*** DATA SUPPLIED

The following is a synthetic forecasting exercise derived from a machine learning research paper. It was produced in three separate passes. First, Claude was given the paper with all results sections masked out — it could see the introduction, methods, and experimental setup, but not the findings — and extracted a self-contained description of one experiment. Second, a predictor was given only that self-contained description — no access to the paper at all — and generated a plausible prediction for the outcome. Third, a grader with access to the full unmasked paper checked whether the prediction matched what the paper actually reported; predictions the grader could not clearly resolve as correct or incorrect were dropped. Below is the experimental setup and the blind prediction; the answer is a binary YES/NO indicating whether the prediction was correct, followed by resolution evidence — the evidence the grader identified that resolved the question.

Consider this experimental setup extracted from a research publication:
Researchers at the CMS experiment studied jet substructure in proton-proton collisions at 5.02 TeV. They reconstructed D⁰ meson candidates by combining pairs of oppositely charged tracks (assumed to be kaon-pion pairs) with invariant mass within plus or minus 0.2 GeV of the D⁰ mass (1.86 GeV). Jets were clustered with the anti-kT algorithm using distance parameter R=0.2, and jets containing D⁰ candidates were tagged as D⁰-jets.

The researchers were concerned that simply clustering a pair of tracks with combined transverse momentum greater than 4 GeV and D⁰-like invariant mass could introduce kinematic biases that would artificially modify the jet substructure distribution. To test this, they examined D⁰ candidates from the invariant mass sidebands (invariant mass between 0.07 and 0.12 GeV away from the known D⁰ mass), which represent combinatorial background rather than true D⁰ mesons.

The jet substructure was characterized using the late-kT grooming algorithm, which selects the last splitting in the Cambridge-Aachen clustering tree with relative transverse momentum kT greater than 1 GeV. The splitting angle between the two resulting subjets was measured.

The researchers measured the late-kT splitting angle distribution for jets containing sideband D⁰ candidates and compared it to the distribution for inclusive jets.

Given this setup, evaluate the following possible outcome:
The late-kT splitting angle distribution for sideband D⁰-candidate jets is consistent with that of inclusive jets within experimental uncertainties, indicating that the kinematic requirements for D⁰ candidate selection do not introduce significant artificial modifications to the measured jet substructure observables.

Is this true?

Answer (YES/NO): YES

******

WORK REQUIRED: Nothing in the records should change when you repeat them all.

RESULT FOR THIS TASK:
The following is a synthetic forecasting exercise derived from a machine learning research paper. It was produced in three separate passes. First, Claude was given the paper with all results sections masked out — it could see the introduction, methods, and experimental setup, but not the findings — and extracted a self-contained description of one experiment. Second, a predictor was given only that self-contained description — no access to the paper at all — and generated a plausible prediction for the outcome. Third, a grader with access to the full unmasked paper checked whether the prediction matched what the paper actually reported; predictions the grader could not clearly resolve as correct or incorrect were dropped. Below is the experimental setup and the blind prediction; the answer is a binary YES/NO indicating whether the prediction was correct, followed by resolution evidence — the evidence the grader identified that resolved the question.

Consider this experimental setup extracted from a research publication:
Researchers at the CMS experiment studied jet substructure in proton-proton collisions at 5.02 TeV. They reconstructed D⁰ meson candidates by combining pairs of oppositely charged tracks (assumed to be kaon-pion pairs) with invariant mass within plus or minus 0.2 GeV of the D⁰ mass (1.86 GeV). Jets were clustered with the anti-kT algorithm using distance parameter R=0.2, and jets containing D⁰ candidates were tagged as D⁰-jets.

The researchers were concerned that simply clustering a pair of tracks with combined transverse momentum greater than 4 GeV and D⁰-like invariant mass could introduce kinematic biases that would artificially modify the jet substructure distribution. To test this, they examined D⁰ candidates from the invariant mass sidebands (invariant mass between 0.07 and 0.12 GeV away from the known D⁰ mass), which represent combinatorial background rather than true D⁰ mesons.

The jet substructure was characterized using the late-kT grooming algorithm, which selects the last splitting in the Cambridge-Aachen clustering tree with relative transverse momentum kT greater than 1 GeV. The splitting angle between the two resulting subjets was measured.

The researchers measured the late-kT splitting angle distribution for jets containing sideband D⁰ candidates and compared it to the distribution for inclusive jets.

Given this setup, evaluate the following possible outcome:
The late-kT splitting angle distribution for sideband D⁰-candidate jets is consistent with that of inclusive jets within experimental uncertainties, indicating that the kinematic requirements for D⁰ candidate selection do not introduce significant artificial modifications to the measured jet substructure observables.

Is this true?

Answer (YES/NO): YES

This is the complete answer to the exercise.